Debra Darvick
enhance your now in word and imageKIDS @ HEART
BEFORE NOW
This Tickled Me

Another grey cloudy dreary winter day here in Michigrim. I pulled into a space in Kroger’s parking lot, fumbled for my list, and wished, not for the first time to see the sun again.
Then I saw this car smiling at me. Windshield wipers askew, a double smile on the hood, its little window-washer-jet eyes further anthromorphizing the image of a happy little being. I couldn’t help but smile back.
If a car can be happy despite its wonky wipers, I can surely weather another gray sky.
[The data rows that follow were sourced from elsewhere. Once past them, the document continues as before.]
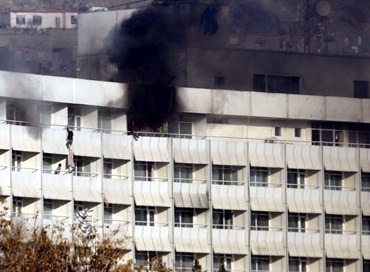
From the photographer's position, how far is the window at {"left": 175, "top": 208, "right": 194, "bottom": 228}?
465 feet

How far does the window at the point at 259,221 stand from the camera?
14400 centimetres

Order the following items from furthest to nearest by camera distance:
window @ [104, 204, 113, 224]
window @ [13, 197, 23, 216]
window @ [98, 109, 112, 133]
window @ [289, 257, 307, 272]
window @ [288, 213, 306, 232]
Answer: window @ [288, 213, 306, 232] < window @ [289, 257, 307, 272] < window @ [98, 109, 112, 133] < window @ [104, 204, 113, 224] < window @ [13, 197, 23, 216]

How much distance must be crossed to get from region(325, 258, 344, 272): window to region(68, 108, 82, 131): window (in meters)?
19.0

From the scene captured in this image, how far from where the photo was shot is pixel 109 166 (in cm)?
13950

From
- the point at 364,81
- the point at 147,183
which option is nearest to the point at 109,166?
the point at 147,183

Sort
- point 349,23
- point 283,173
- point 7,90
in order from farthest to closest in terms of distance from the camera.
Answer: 1. point 349,23
2. point 283,173
3. point 7,90

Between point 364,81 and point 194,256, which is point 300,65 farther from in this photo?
point 194,256

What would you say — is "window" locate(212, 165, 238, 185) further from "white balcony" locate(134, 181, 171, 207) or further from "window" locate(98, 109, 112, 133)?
"window" locate(98, 109, 112, 133)

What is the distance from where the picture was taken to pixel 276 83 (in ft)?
498

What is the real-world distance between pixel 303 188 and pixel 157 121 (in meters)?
10.2

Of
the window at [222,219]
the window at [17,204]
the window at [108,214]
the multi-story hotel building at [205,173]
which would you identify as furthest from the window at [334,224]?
the window at [17,204]

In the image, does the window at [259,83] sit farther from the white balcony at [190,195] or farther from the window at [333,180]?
the white balcony at [190,195]

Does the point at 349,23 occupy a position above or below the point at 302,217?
above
Sometimes all it takes is a second look to shift one’s mood.
Forever Blowing Bubbles

Doing dishes can be boring. But not when you use the detachable rim of your smoothie cup for a bubble wand! Even my cabinet pulls and handle were fascinated!
I adore bubbles. They are totally magical. They defy gravity. They’re iridescent. A bubble is a perfect sphere sandwich of water and soap molecules. When we were nine, my cousin Sharon taught me how to blow bubbles using my hand as a wand.
1. Submerge your fist in soapy water.
2. Open your fist slowly, keeping your fingers pressed together and your index finger and thumb in contact.
3. You should see a film of soap in the circle formed by your forefinger and thumb. Blow gently and magic! Your first hand-made bubble.
photo credit: Martin Darvick
To Dye For

I love getting messy with Leah and Olivia. Stomping in rain puddles, playing with finger paint, squeezing Play-Doh® through our fingers…Bring it on!
While I had to be in charge of the messy part of tie dying the T-shirts, Olivia helped twist the rubber bands and held the “rabbits’ ears” of bunched fabric for me to bind. We dipped the shirts in the bucket of dye, stirred them round and round à la Macbeth’s witches. What a flashback to my high school years when sleep-overs were prime tie dye time — shirts, shorts, undies, you name it, we tie-dyed it. We made a (quasi) matching one for Leah and an extra for Olivia to keep or give as a gift. And I have a new night shirt. No matching undies however.
Double the Pleasure

Last weekend my son took me out in his family’s new vehicle — an electric bike/people transporter. Imagine a souped-up 21st century rickshaw where rider and passengers have traded places. Olivia and I nestled ourselves in the passenger bucket while Elliot rode us along Chicago’s lake shore. It was totally cool, a lot of fun, a little bumpy and we definitely drew looks and quite a few thumbs up. I don’t know if she’ll remember this maiden ride, but I will never forget it.
photo (edited for privacy) courtesy of Martin Darvick
Beach Trash Transformed into Art


“Beach Trash on Shutters”

Someone snapped this of me and said it looked like I had just stepped out of the painting. Maybe I was looking for a way back in?
Not a Quilting Bee, and Yet….

Monday evening I did something I haven’t done since Covid, and maybe even a few years before that. Some girlfriends and I got together to assemble welcome baskets for guests of a friend’s daughter who’s getting married this weekend. The bride asked us to be environmentally mindful — no extra tissue, no plastic water bottles, no extra wrapping. After two plus years of fraught deicsions over masks, vaccines, boosters, plane rides and socializing, choosing between granola bars and pop corn, chocolates and trail mixes was a balm.
We organized everything assembly-line style — bags, labels, water boxes, treats, ribbons, and a group gift for the bride. Before setting to work we did something so very commonplace pre-Covid: we shared some pizzas, salad and fabulous homemade almond cookies (thank you, Tim.) It was a thrill to catch up with one another, weaving our shared excitment into an embrace for our friend. Her husband is quite ill; our joy is also threaded with strands of sorrow.
In our card to the bride, we thanked her for getting married and giving us an opportunity to celebrate her joy. Within the void of what Covid has taken away, assembling welcome baskets was burnished with even deeper joy.